My home server is a refurbished HP t630 thin client with 8 gb of ram and a 1tb SSD. I’m running various services, Nextcloud-AIO being one of them. I bought it for € 35 plus the SSD and a 4 gb ram extension. I definitely do recommend used hardware as it is usually cheaper, more powerful and more environmentally friendly than buying something new. Wouldn’t trust a used SSD though.
I have a T630 as well. It’s currently running 26 Docker containers without issue. I love it.
i5 9th gen. 8 Seagate Ironwolf in a RaidZ2. 64GB ECC Ram. Software: TrueNAS.
I’m currently using an i5 9500 and it runs good here too.
Note for OP though: If you don’t need/want transcoding it’d be way cheaper to get an equivalent AMD CPU just because motherboards are hilariously expensive for an obsolete platform.
I use a an Inteln Arc card for transcoding. Mainly because I also use Immich and transcode movies too. It’s great.
I most of my parts from Ebay second hand, including the CPU.
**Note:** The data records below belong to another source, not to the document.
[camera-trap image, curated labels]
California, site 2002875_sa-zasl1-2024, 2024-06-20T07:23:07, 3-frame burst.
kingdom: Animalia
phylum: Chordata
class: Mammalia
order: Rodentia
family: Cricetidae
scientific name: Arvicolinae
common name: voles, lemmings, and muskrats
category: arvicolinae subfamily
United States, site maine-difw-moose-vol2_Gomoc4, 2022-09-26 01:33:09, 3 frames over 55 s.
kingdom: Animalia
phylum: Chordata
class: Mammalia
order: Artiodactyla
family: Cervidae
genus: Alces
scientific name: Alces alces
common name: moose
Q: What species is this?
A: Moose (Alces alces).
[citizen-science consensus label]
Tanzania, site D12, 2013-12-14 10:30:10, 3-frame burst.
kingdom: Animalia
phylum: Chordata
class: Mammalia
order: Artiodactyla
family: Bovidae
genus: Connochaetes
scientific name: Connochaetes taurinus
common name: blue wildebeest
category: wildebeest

Oh nice, didnt know you could HW accel immich. I havent tried immich yet but im getting v tempted!
Going the dGPU is a good idea though, I gotta get in on that eventually.
They use the hardware acceleration not only for transcoding and encoding but also for the AI models afaik. It’s great!
Nextcloud sucks. Its better to have discreet docker services running for what you actually need vs nextcloud being a monolith of shitty plugins. As for hardware, go on eBay and buy a cheap optiplex tower. It’ll get you started.
I know it’s unpopular, but I’m starting to agree with you. I set up NextCloud, but I honestly don’t use much of any of it. The only part I really want is the file sync and handling, as well as LibreOffice in the cloud. I don’t care about the calendar, contacts sync, video chat, etc. I looked through the plugins, and the ones I tried kind of sucked. I also really don’t like PHP and the Docker image is all wrong, so it’s more of a pain than anything to deal with.
So I’m trying out Seafile. I didn’t realize it supports Collabora CODE, so I’m going to check that out. My main hangup is the directory structure, so I’ll figure out the FUSE FS thing and see if that’ll work well enough for me.
I literally just want to be able to send stuff from our machines, view/edit them online quickly, and send the important stuff to an offline backup.
Who knows, maybe I’ll like it, and maybe I’ll come back to NextCloud. Either way, I highly recommend people try out alternatives, because there really are a lot of cool projects out there.
People are down voting me because they’ve pledged their soul to the monolith of shitty plugins.
Even if you want all the pieces there’s way better versions of them than what you get in nextcloud. Also depending on how many devices you need libreoffice on, might be easier just to run a syncthings instance and sync the files that way. Its what I’m doing for obsidian and its awesome.
Alternatively theres also this but I can’t vouch for it as I haven’t set it up yet
My main use case here is using it on my phone. I used to use Google Sheets a lot on my phone, and I want to replicate that without Google. LibreOffice Online works through NextCloud, but I really don’t need the extra features, so I’m going to get it set up through Seafile.
I also may want to share a sheet or something with someone else so we can both edit it, but that’s not a hard requirement.
Lemme know how seafile works for you. I’m going to be replacing google cloud myself soon
I switched from nextcloud to seafile. Their app has paid file search for android app. Also full text search is paid. The docker also seems to crash a lot.
I’ve been testing owncloud ocis and it works really well. Just trying to figure out a few things for single sign on, but the app otherwise works really well.
Nextcloud was too high fallutin for me. I share a zfs pool with proxmox’s file server appliance.
Which file server appliance is that?
Not OP but if I had to guess, probably Turnkey File Server.